Hot Posts


Baltimore bridge collapse could cause serious economic

The early-morning catastrophic collapse of the Francis Scott Key Bridge in Baltimore, Maryland, has brought one of the most important trade hubs in the United States to a halt — indefinitely.

A 948-foot container ship called the Dali hit a support column on the Baltimore bridge around 1:30 a.m. Tuesday, causing it to fall and sending at least seven cars plunging into the Patapsco River. The Dali had been headed to Sri Lanka and was flying under a Singapore flag. 

The 1.6-mile bridge’s collapse will undoubtedly have a profound economic effect both locally and globally. Around the world, about 40 ships, including 34 cargo vessels, were headed for Baltimore, according to MarineTraffic, which tracks ships. 

The Port of Baltimore tops the U.S. list for the volume of automobiles and light trucks it handles, as well as for vessels that carry wheeled cargo, such as construction machinery and farm equipment, Gov. Wes Moore (D-MD) boasted last month. The Maryland Department of Transportation Port Administration called “cargo” the “lifeblood of the Port of Baltimore.” 

The Port of Baltimore, the deepest harbor in Maryland’s Chesapeake Bay, is closer to the Midwest than any other East Coast port. It’s one of Maryland’s major sources of personal and business revenue and has created 15,300 direct jobs and another 140,000 other jobs linked to port activities, according to Moore. 

It generates more than $395 million in taxes, $2.6 billion in business income, and $3.3 billion in total personal income. Maryland resident Greg Trenchard, who often travels across the bridge to take photos at sunrise and sunset, called the collapse and closing of the port a blow to the city. 

“It’s devastating to port traffic and everything they’re trying to do to revitalize the shipping industry in Maryland and keep that going,” he told USA Today. 

All vessel traffic in and out of the Port of Baltimore is suspended until further notice. 

Kevin Linderman, a professor and supply chain expert at Pennsylvania State University, said that while the port is closed, companies will have to reroute their shipping to other East Coast ports in New York, New Jersey, and Virginia. 

“However, this will put additional demand on these ports, and shippers may not be able to access U.S. markets” as efficiently, he said. “One critical question is, can the other ports handle the products that were destined to Baltimore?”

It’s a concern echoed by Emily Stausbøll, an analyst at Oslo-based shipping analytics company Xeneta. 

“The question is how quickly ocean freight carriers can put diversions in place, particularly for vessels already en route to Baltimore or containers at the port waiting to be exported,” she told Bloomberg, adding that the bridge collapse could threaten global trade flows that have already been strained.

“Far East to U.S. East Coast ocean freight services have already been impacted by drought in the Panama Canal and recent conflict in the Red Sea, which saw rates increase by 150%,” she added. “This latest incident will add to those concerns.”

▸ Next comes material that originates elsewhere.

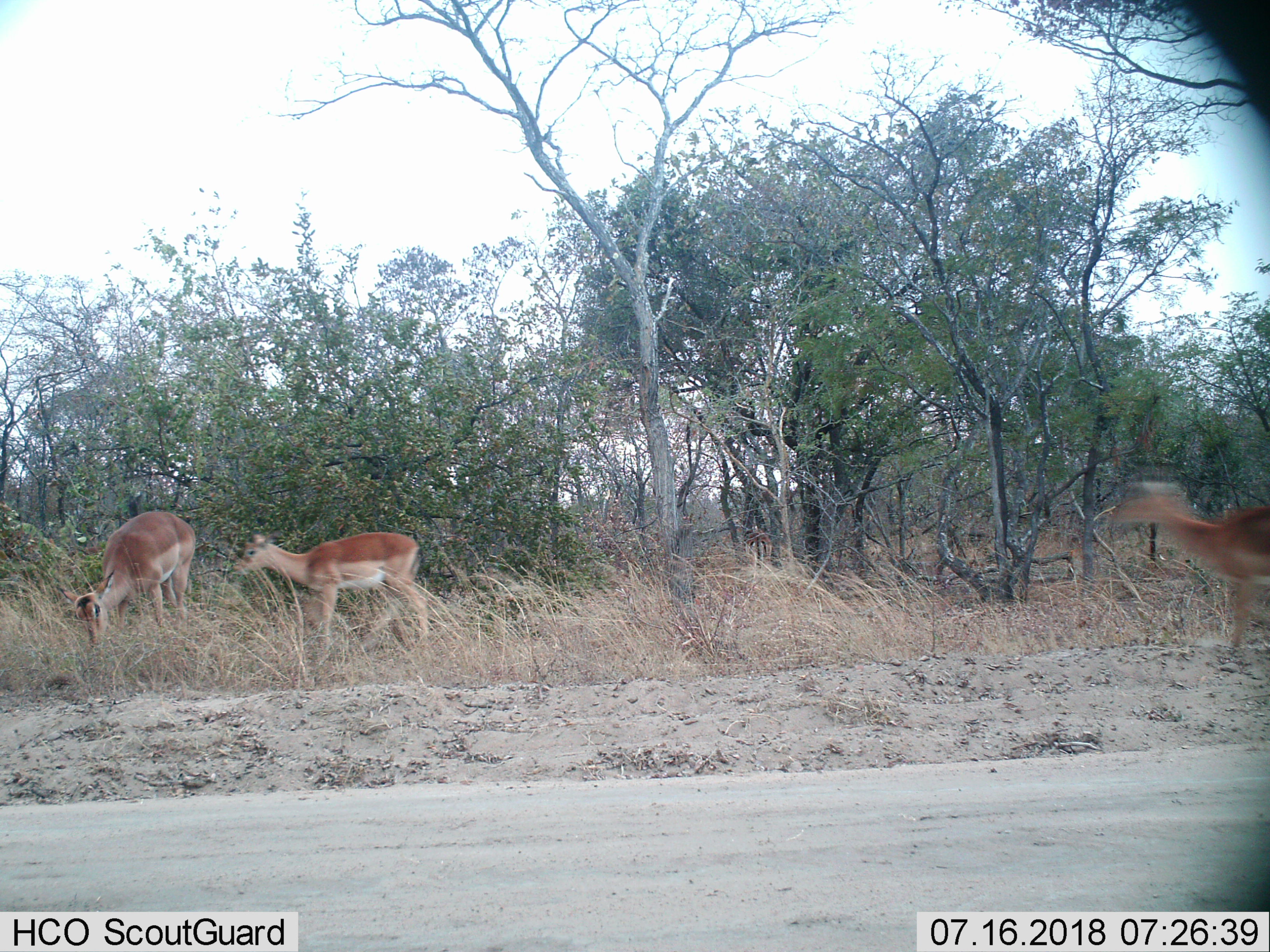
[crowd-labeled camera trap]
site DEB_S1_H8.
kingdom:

Here’s a look at some of the other economic effects of the bridge collapse and port closure: 


Jason Miller, a business professor at Michigan State University, said he believes consumers interested in imported motor vehicles will be hit the hardest.

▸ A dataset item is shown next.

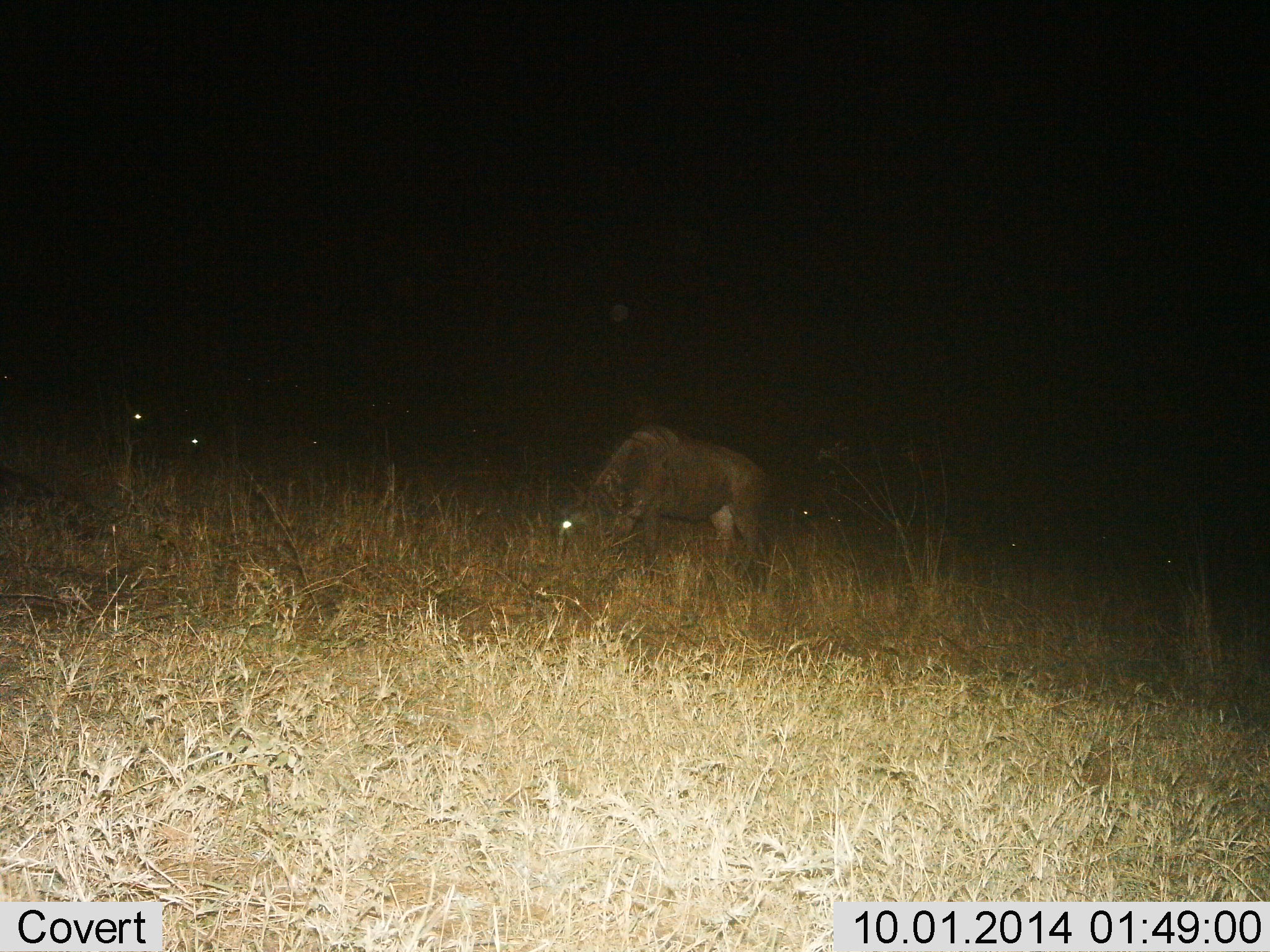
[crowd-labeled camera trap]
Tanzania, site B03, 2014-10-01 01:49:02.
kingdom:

“As such, so long as motor vehicle sales remain strong, we could see inventories drop on the lots of dealers that sell imported vehicles until alternative arrangements can be made,” he said. “This could increase motor vehicle prices for some makes and models.”

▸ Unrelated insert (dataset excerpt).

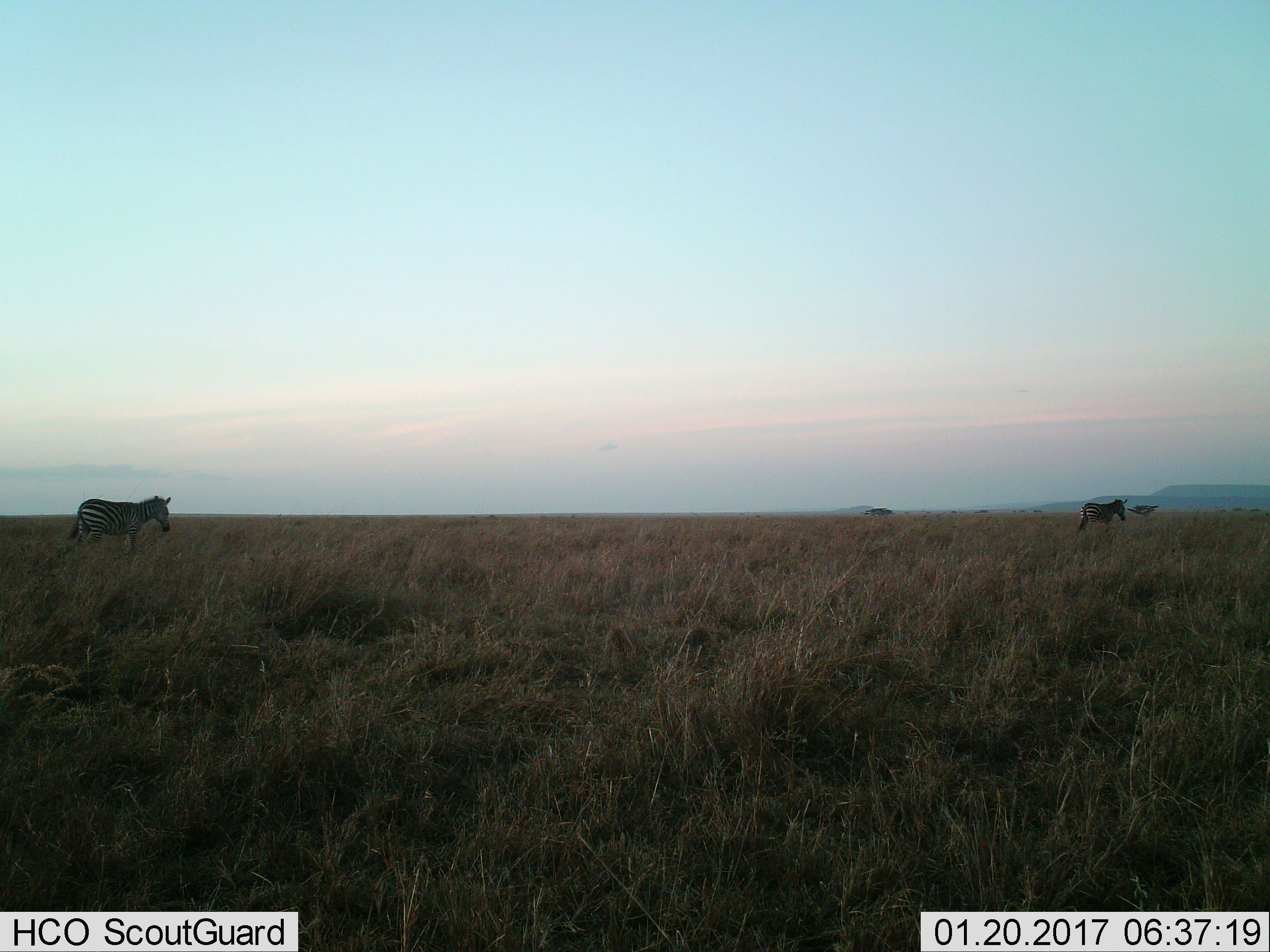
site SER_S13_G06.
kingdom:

John Lawler, Ford Motor Company’s chief financial officer, told Bloomberg TV that the port closing will have an impact on sales. “We’ll work on the workarounds,” he added. “We’ll have to divert parts to other ports along the East Coast or elsewhere in the country.”

General Motors also said it is working to reroute vehicle shipments, though it said it is only bracing for “minimal impact” from the port closing.

The news was even better for Volkswagen, which said its port operations would be unaffected due to the location of its facilities. 

“We do not anticipate any impact on vessel operations but there may be trucking delays as traffic will be rerouted in the area,” the carmaker said in an emailed statement.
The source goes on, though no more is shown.